Deteriorating ice may force a change in fishing tactics

Fairmont, Minn. — Across a large swath of Minnesota, it’s likely ice anglers won’t wait till the state deadline to remove their permanent fish houses from the 2016-17 ice. Rather, Mother Nature intends to force their hand. Above-average temperatures last weekend, expected to be followed by way above-average temps this weekend could significantly alter the state’s ice-fishing landscape.

Justin Sommer, of Sommer Outdoors in the southern Minnesota city of Fairmont, said there’s still over a foot of ice on most lakes in that area, but the recent weather has taken its toll.

“There’s still 12 to 15 inches, but the top 3 to 4 inches is already crapped up,” Sommer said.

As of earlier this week, he said lake accesses remained in pretty good shape, but that’s a tenuous situation. Forecasts were calling for five straight days with highs above 50 degrees across the southern third of the state. During that time (Friday through Tuesday), lows weren’t expected below freezing. A few raindrops also appeared in the forecast, adding another element detrimental to good ice.

“This weekend, I’m already anticipating this will be the end (of ice fishing locally),” Sommer said, adding that it’s not out of the realm of possibility that cold could return, and ice-fishing remain a viable option for state anglers.

In the metro area, ice conditions weren’t much better, according to Avery Aalfs, of Mase’s In Towne Marina, located on the south metro’s Lake Waconia.

“There’s still plenty of ice,” Aalfs said of the 15 to 17 inches that cover Waconia, “but the accesses will get rutted, sloppy and stuff. It’s hard to say how it’s gonna look in the next few days.”

If nothing else, Aalfs expects the few remaining permanent fish houses on Waconia to pulled by the weekend. After the recent warm snap, there are few left anyway, he said.

In the southern half of the state, the shelter removal date is March 6. In the north, it’s March 20. See Page 61 of the fishing regulations booklet for the north-south division.

North of the Twin Cities, ice conditions improve somewhat. According to Kevin Lempola, of Delaney’s bait shop in Park Rapids, “We’re gonna be good to go yet for a while.”

That said, Lempola isn’t happy about a potential repeat of last year, when the weather warmed, wrecking lake accesses, before turning cold again.

“This weather definitely didn’t need to come,” he said.

A few people already have removed their permanent shelters from area lakes, but he expects more to do so if the weekend’s as warm as predicted.

DNR officials say now is a  good time to begin to take those extra precautions on ice – checking conditions as you go, wearing flotation devices, etc.

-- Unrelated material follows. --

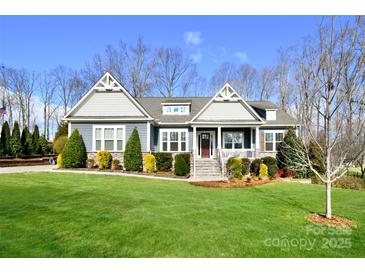 Charming single-Gathering home with well-maintained landscaping, covered porch, and inviting curb appeal at 6016 Dogwood Blvd, Kannapolis, NC 28081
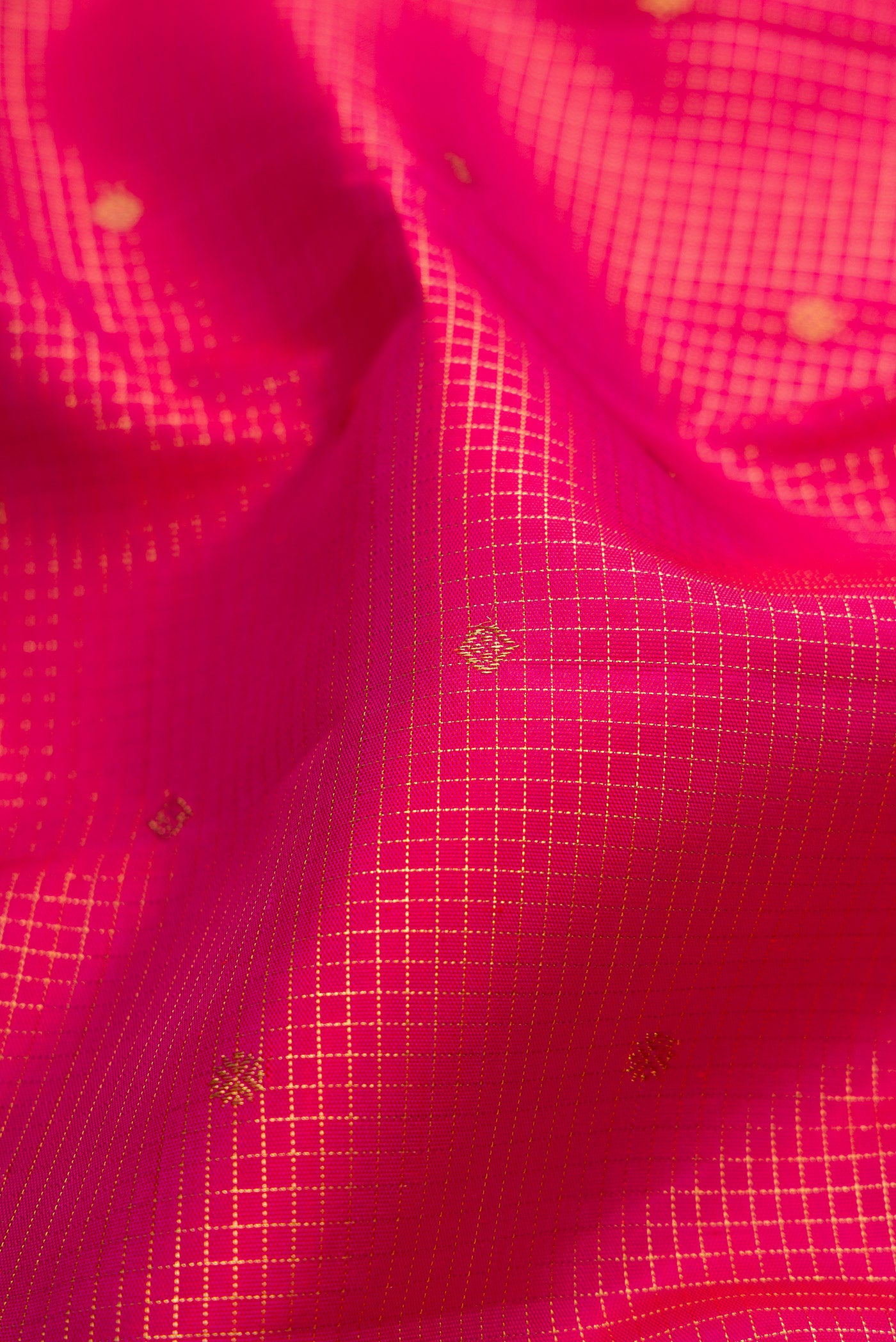 Close up of Pure Silk Pure Zari Dark Pink Kanjivaram Saree with Checked design on the body and Zari Border.  displaying folds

Conditions vary – as has been seen on lakes like Minnetonka, where several vehicles recently have broken through. Channels always are dangerous, but a number of factors determine safety, according to Stan Linnell,  DNR boat and water safety manager. Those include a lake’s depth, if there’s snow on top, the overall size of the water body, the air temperature, and even wind.

“When we get multiple days above freezing, it really starts to affect the ice,” Linnell said. “It’s time to be a lot more careful out there.”

Adds Lisa Dugan, DNR boat and water safety outreach coordinator: “Think twice before heading out on the ice. It’s not worth risking your life for a fish.”

And, the Cass County Sheriff’s Department says vehicle traffic won’t be allowed during the Eelpout Festival, Feb. 23-26 on Leech Lake near Walker.

State conservation officers addressed the recent warm weather and its effects on ice in their reports this week. Here are some examples:

• CO Troy Richards, of Fergus Falls, said ice safety might be compromised by this weekend, given the long-range forecast. “Folks are encouraged to be mindful of the potential danger,” he wrote.

• CO Jen Mueller, of Hutchinson, said after an ATV brook through the ice of Lake Marion, the McLeod County Sheriff’s Department closed the access to the lake to vehicles.

• CO Phil Mohs, of Center City, reported that “area lake accesses have already begun to deteriorate and will make for difficult times getting on and off the lake.”

It’s a bit early to anticipate ice-out in mid-February, but some observers see exactly that shaping up for 2017. Weather, of course, can be fickle.

“Normally, there’s not ice-out until mid-April,” Sommer said of Fairmont-area lakes. “So if that happens in March, that’s crazy.”